**** TEXTO DE REFERENCIA ****
Uno de sus poemas, dice:

Murió esa canción
Que decía que el hombre libre
Nacería en esta puta nación.

Y así creció
mi triste generación
dando pasos entre lágrimas y desesperación

escuchando punk rock
vaciando el dolor
en un vaso de alcohol

escuchando punk rock
vaciando el dolor
en un vaso de alcohol

Y así murió
En esta historia
ese puñado de sueños
que un tiempo atrás:
iluminaba nuestros ojos de niños
y aunque te quiero y me quieres
ya nada es igual

Tus labios ya no saben
A miel más que a tabaco
Podría morir esperando
Alguna explicación…

***

Los recuerdos comienzan a los diez, once, doce años. Juan Carlos se quedaba fuera de la casa junto a su hermano, mientras un grupo de carabineros allanaba las pertenencias de su familia y otro grupo los vigilaba a ellos. Las manos por lo general ocupadas por un arma larga, los ojos clavados en las caras de los niños y las mujeres.

–Eran actos violentos. Entraban en las casas, en los campos, y uno podía darse cuenta de que la llegada era violenta. Y se empezó a hacer costumbre o naturalizar, durante los primeros años y quizás creo que hasta la adolescencia, allanamientos así con treinta funcionarios, cincuenta funcionarios de Carabineros.

–Y la actitud era intimidatoria.

–Sí. Y el vocabulario también. Vocabulario intenso, vulgar. Muchas veces también tenían comentarios racistas.

Conversábamos en el comedor de un departamento ubicado cerca de la calle en la que se había organizado el homenaje a Catrileo el día anterior. Allí vivía una amiga de Juan. Él se había quedado porque su comunidad vive en el campo, lejos de la ciudad de Temuco, y esa tarde debía partir de regreso a Concepción, donde estudia Geología gracias a una beca por excelencia académica. Tenía veintiocho años en ese momento, el pelo negro y largo, desbordando los hombros, y marcaba distancia ante cualquier tipo de broma o comentario ocasional. En el evento le había preguntado si podía llevarme a conocer su comunidad y él respondió que no de manera tajante. «No te conocemos», dijo. Luego agregó, en un tono más amistoso, que no le interesaba difundir información sobre la comunidad y sus condiciones de vida, y que incluso podría ser riesgoso. «Todavía tenemos mucho trabajo que hacer hacia dentro», saldó.

Una comunidad en el campo, a unas dos horas de la ciudad: eso era lo que sabía del lugar, aparte del hecho de que eran tierras que habían sido recuperadas en 2008, el mismo año que asesinaron a Catrileo. Cuando le volví a preguntar, al día siguiente, Juan Carlos me dijo que el proceso había comenzado con una «reconstrucción de memoria». Se trata de una recuperación de tierras por «derecho ancestral, que no es un derecho escrito sino que se basa en las memorias de las familias».

–Había historias de una familia de colonos que se instaló en un territorio del sector, por el año 1919 aproximadamente, y relatos dentro de las mismas familias donde abuelos y abuelas de otras generaciones también habían vivido en ese territorio. Hubo hartos relatos donde muchos de esos abuelos, abuelas y padres de ellos también habían sido trasladados, incluso violentados de distintas maneras, para ser expulsados de esas tierras.
**** DATOS SUMINISTRADOS ****
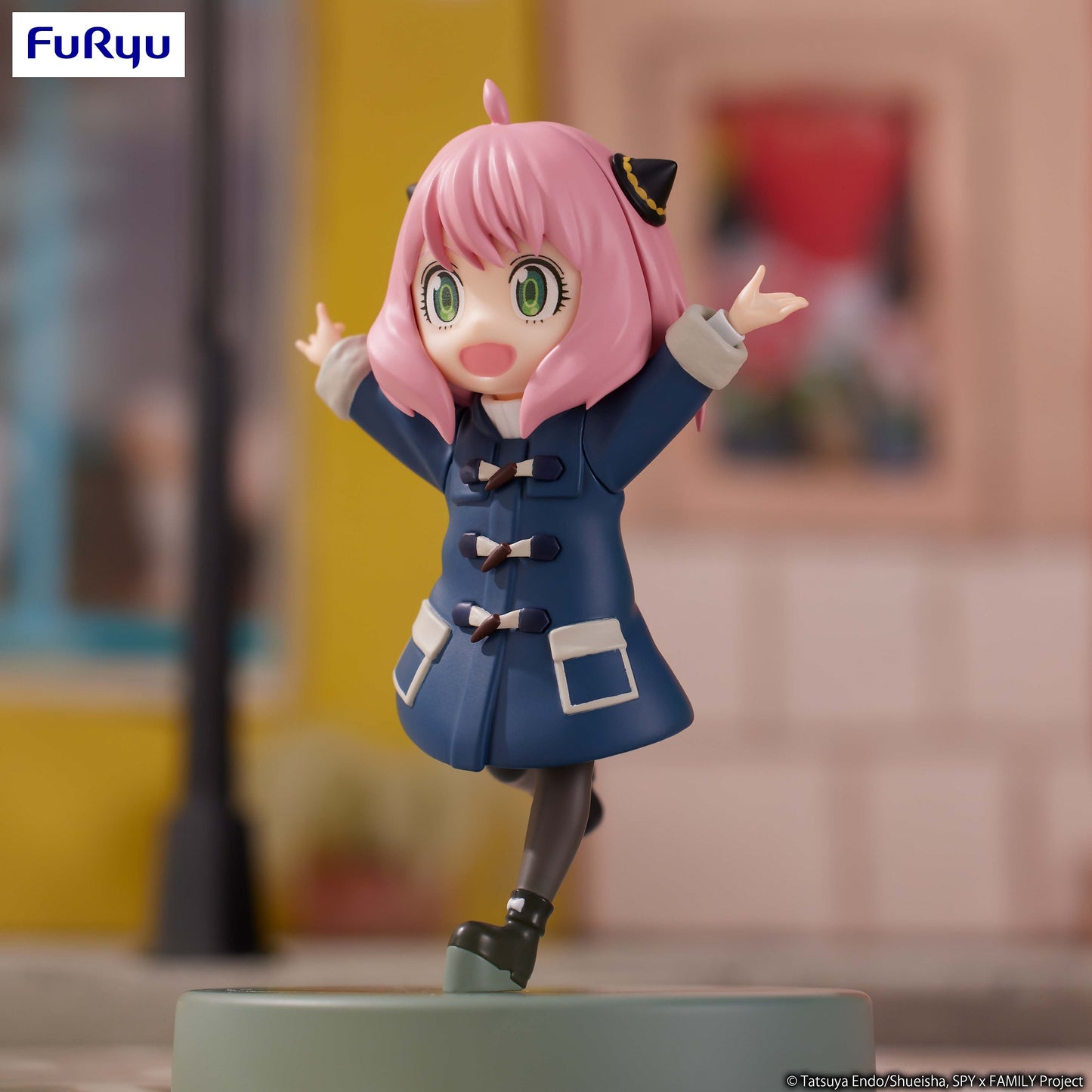 FuRyu SPY×FAMILY - Trio-Try-iT Figure - Anya Forger
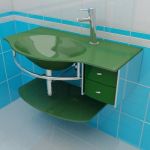 Sink 3d-model Fram 113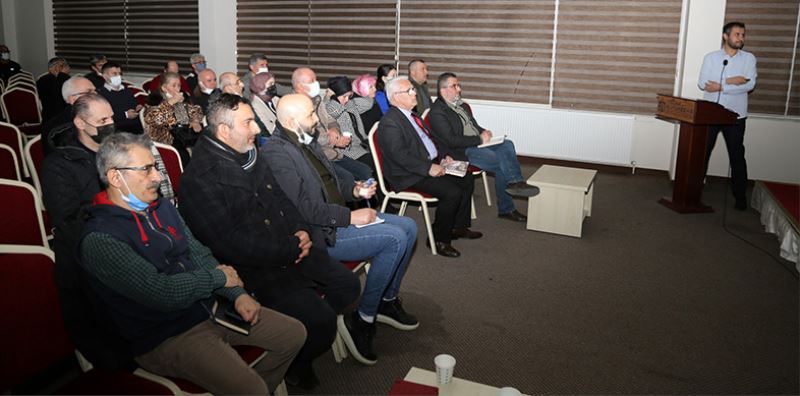 YEDEP’te ikinci toplantı İzmit’te yapıldı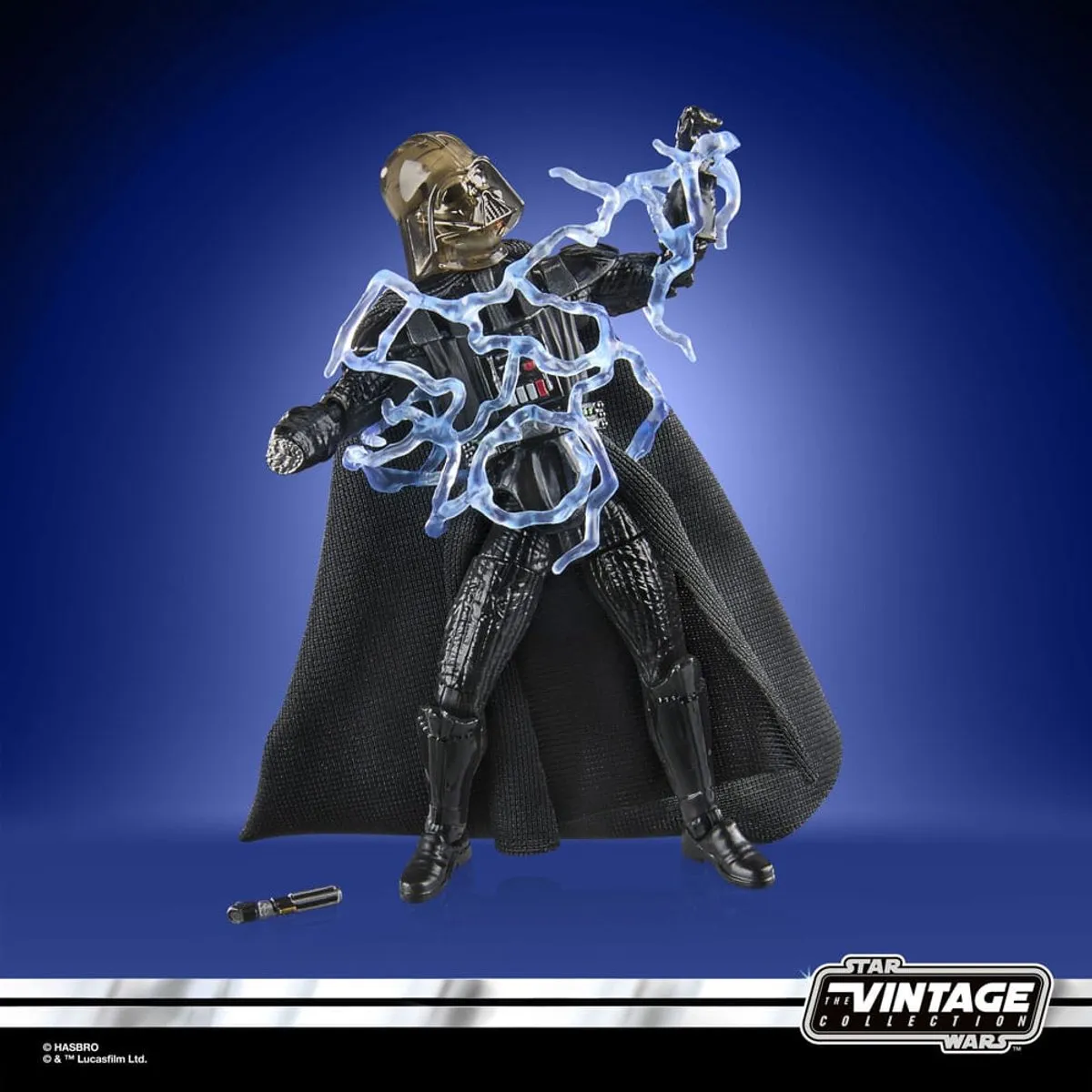Hasbro Star Wars Vintage Collection Darth Vader Action Figuur - 10cm - Multi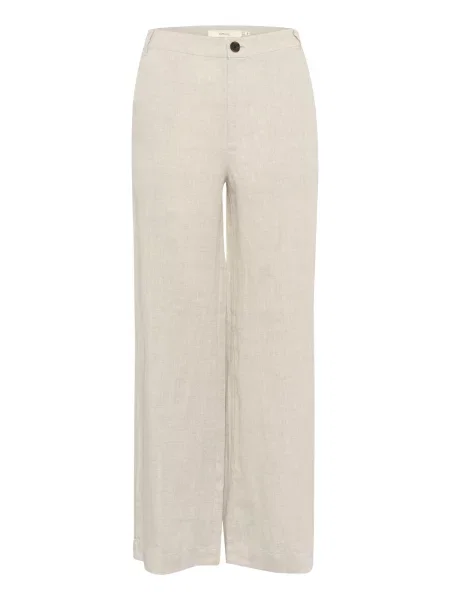 InWear Pantaloni eleganți Solina amestecat bej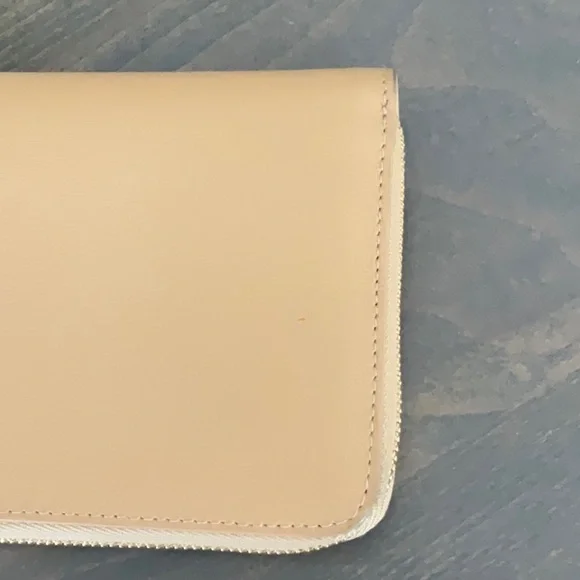 Mansur Gavriel Continental Zip Wallet - Sand - Picture 7 of 11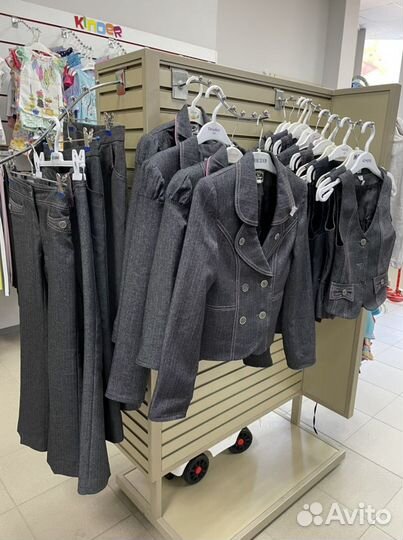 Школьная форма для девочки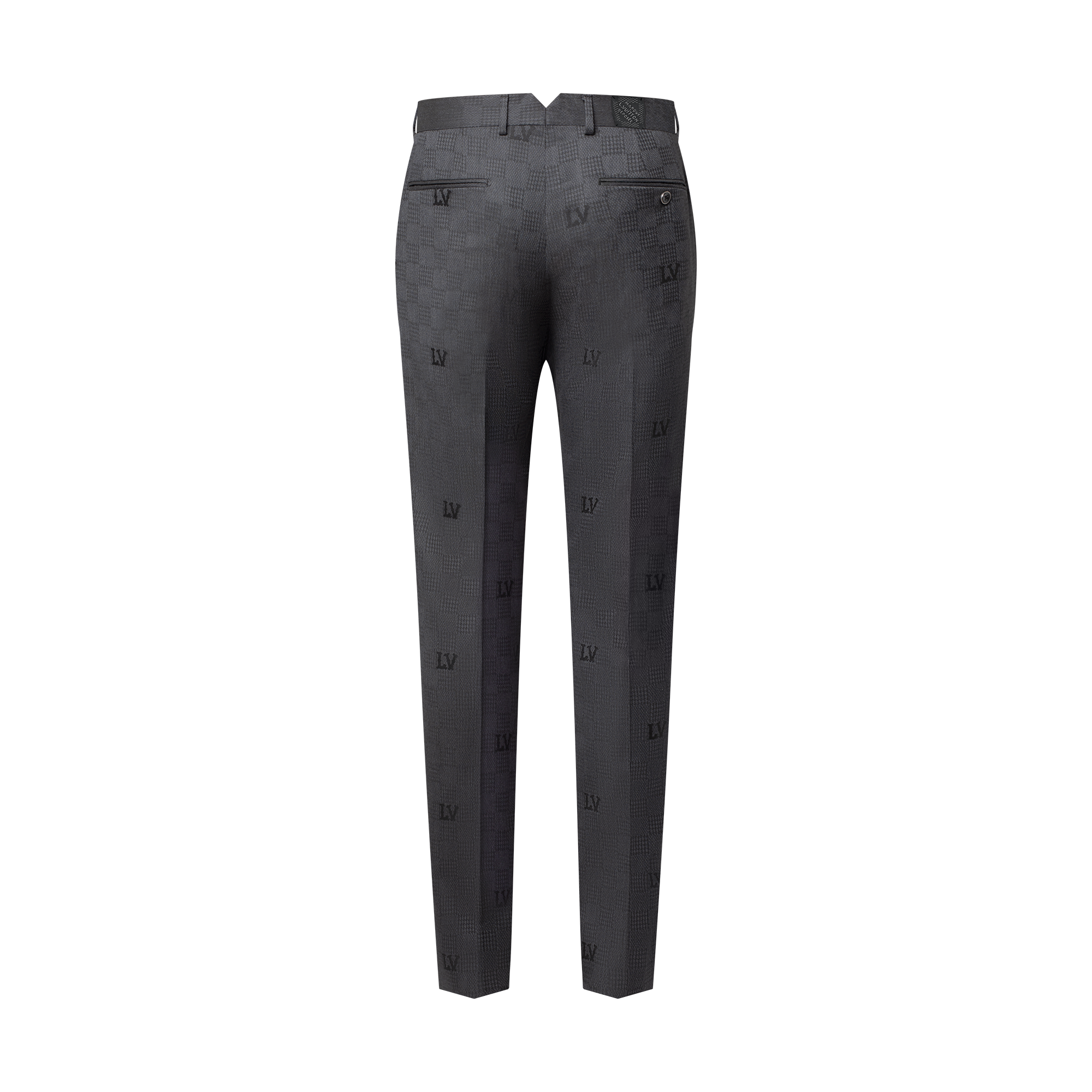 Pantaloni a sigaretta Pont Neuf  Uomo Abbigliamento Pantaloni | LOUIS VUITTON (Zoom prodotto)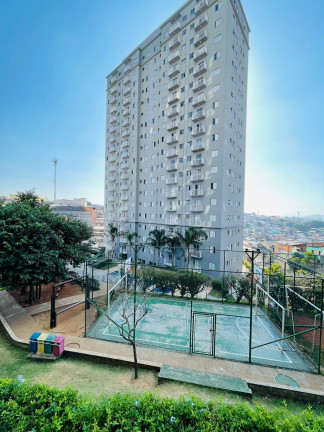 Imagem Apartamento com 2 Quartos à Venda, 50 m² em Bussocaba - Osasco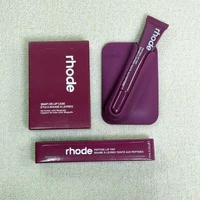 Rhode Hot Magnetic SNAP-ON LIP Case for All Mobile Phones for Magsafe Lip Gloss Holder with Long Lasting Lipstick Lip Gloss 2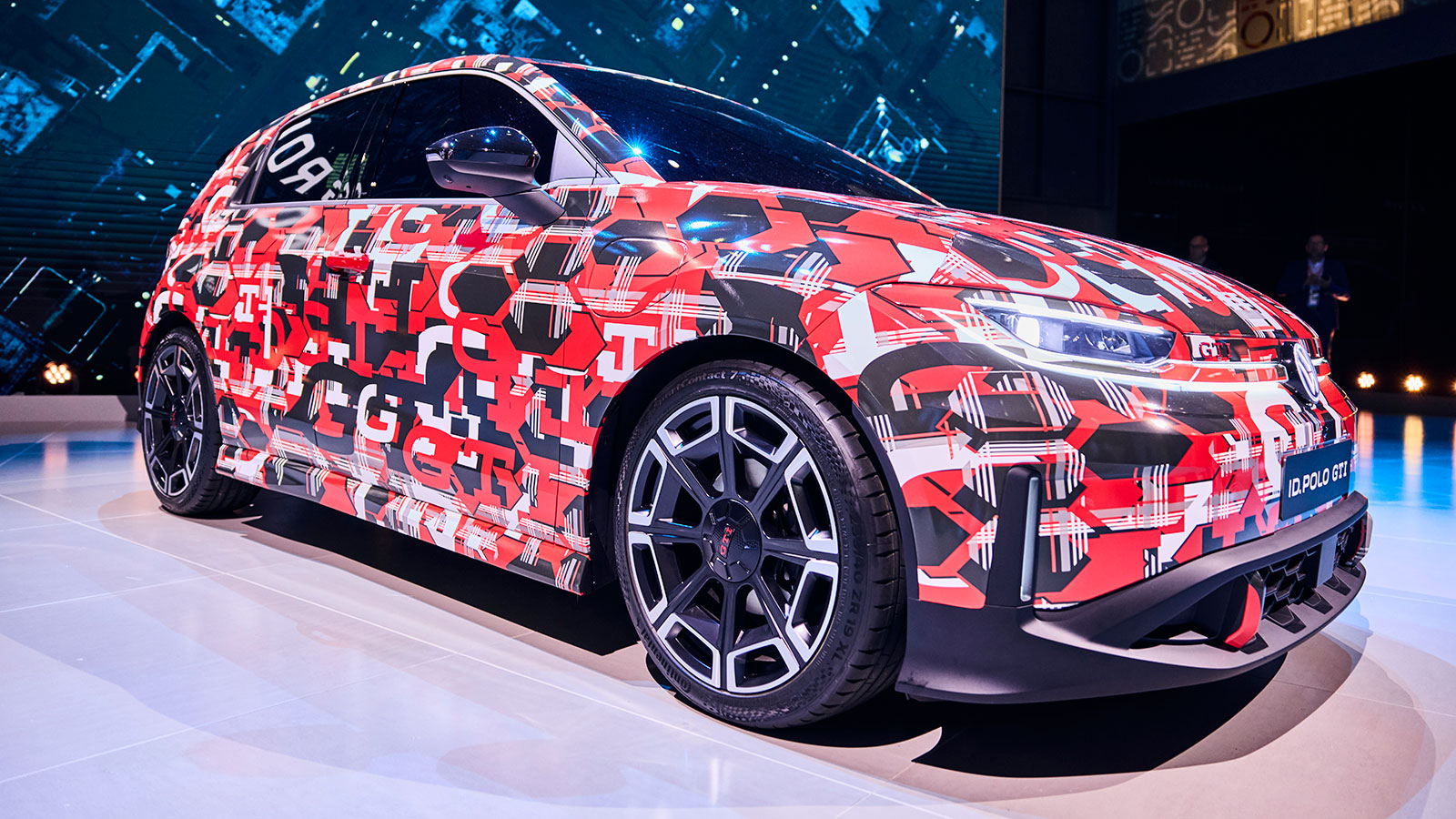 VW ID.Polo και ID.Polo GTI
****
◆ INSTRUCCIÓN 1: Según el texto de referencia, ¿qué carrera estudia Juan Carlos en Concepción?
◆ INSTRUCCIÓN 2: Transcriba sin alteraciones el fragmento del texto de referencia que va desde «Tus labios ya» hasta «y las mujeres.».
◆ INSTRUCCIÓN 3:
Determine si cada afirmación concuerda con el texto de referencia, respondiendo sí o no y citando literalmente las palabras que lo deciden.
(a) Las tierras de la comunidad fueron recuperadas en 2008.
(b) Juan Carlos aceptó llevar a quien escribe a conocer su comunidad.
(c) En los allanamientos participaban treinta o cincuenta funcionarios de Carabineros.

◆ SOLUCIÓN DE LA TAREA 1: Estudia Geología gracias a una beca por excelencia académica.

◆ SOLUCIÓN DE LA TAREA 2:
Tus labios ya no saben
A miel más que a tabaco
Podría morir esperando
Alguna explicación…

***

Los recuerdos comienzan a los diez, once, doce años. Juan Carlos se quedaba fuera de la casa junto a su hermano, mientras un grupo de carabineros allanaba las pertenencias de su familia y otro grupo los vigilaba a ellos. Las manos por lo general ocupadas por un arma larga, los ojos clavados en las caras de los niños y las mujeres.

◆ SOLUCIÓN DE LA TAREA 3:
(a) Sí: «eran tierras que habían sido recuperadas en 2008».
(b) No: «él respondió que no de manera tajante».
(c) Sí: «allanamientos así con treinta funcionarios, cincuenta funcionarios de Carabineros».